In our Gospel the disciples are only thinking of their belly buttons. The disciples witness someone expelling demons, and they try to stop the person from doing so. The problem is not that the man was not following Jesus, it is that the man was not following the disciples. The man had given his list of things to do to the Lord, and we hear about the result of his actions. The disciples are hanging onto their list and not wanting to give it to the Lord.

 

What is on our list today and what on that list have we given to the Lord? One thing I do is every Monday, I pray over my weekly calendar, and every day, I pray over my daily calendar. I make sure I pray over the empty spaces because that is where God can act the most.

 

 

 

Are we the greatest?

 

Tuesday of the Seventh week of Ordinary Time

James 4:1-10

Mark 9:30-37

 

 

Who are people with think are the greatest in the world or in our society? Princess Harry and Meghan Markle certainly got a lot of coverage this past weekend!
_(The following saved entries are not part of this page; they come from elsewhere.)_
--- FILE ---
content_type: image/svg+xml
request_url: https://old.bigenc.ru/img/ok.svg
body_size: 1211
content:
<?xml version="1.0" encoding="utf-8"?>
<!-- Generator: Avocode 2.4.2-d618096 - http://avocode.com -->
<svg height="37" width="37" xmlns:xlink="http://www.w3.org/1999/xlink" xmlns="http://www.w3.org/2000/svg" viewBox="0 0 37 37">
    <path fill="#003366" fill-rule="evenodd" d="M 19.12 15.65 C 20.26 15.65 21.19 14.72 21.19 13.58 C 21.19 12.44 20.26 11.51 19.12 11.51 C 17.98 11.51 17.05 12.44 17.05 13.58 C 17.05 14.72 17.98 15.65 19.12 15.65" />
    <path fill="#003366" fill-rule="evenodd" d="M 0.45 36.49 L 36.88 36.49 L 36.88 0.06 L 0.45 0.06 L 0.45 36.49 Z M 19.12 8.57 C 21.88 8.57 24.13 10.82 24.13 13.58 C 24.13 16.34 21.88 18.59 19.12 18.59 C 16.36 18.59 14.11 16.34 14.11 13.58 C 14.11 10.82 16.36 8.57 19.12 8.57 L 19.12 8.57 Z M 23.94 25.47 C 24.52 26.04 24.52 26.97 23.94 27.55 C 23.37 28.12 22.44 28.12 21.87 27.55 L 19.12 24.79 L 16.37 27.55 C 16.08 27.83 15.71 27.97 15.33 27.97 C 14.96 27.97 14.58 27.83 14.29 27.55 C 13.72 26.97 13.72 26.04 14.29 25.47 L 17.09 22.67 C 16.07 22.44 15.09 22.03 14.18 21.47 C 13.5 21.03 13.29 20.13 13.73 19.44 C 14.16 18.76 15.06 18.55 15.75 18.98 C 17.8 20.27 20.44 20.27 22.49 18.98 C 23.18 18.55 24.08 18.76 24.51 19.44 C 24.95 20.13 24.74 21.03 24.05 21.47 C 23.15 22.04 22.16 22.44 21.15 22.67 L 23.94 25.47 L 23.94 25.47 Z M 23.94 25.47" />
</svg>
It is the ones who are well educated, wealthy and powerful. They tend to be popular and good looking. There is nothing inherently wrong with any of these until it is at the exclusion of someone else. Our readings will challenge us on how we define greatness in our spiritual lives.

 

The writer in our first reading understands the human condition very well as they caution us about following our passions. The writer does not say it wrong to have passion but to be cautious of what passions we follow. Some of our passions can lead us to think we are the greatest.  

 

The Gospel Jesus overhears his disciples arguing which one of them is the greatest. I can almost imagine Jesus shaking his head back and forth and wondering what is he going to do with these guys. He decides to show them by a very good visual aid, by taking a small child into his arms and letting his disciples know that they need to become like children if they want to be great. Children were insignificant, powerless, poor, often hungry and sick. Now you can almost see the disciples shaking their heads wondering what Jesus is talking about. Jesus is inviting his disciples to welcome this child and make a better place for this child to live.

 

Jesus never came to make a place comfortable for himself; he came to make a place for others to live. In the spiritual life, we never really make our place in this world for ourselves, we are to create a place for others. Jesus is asking us to do the same.

 

How are we working to make a place for others to live?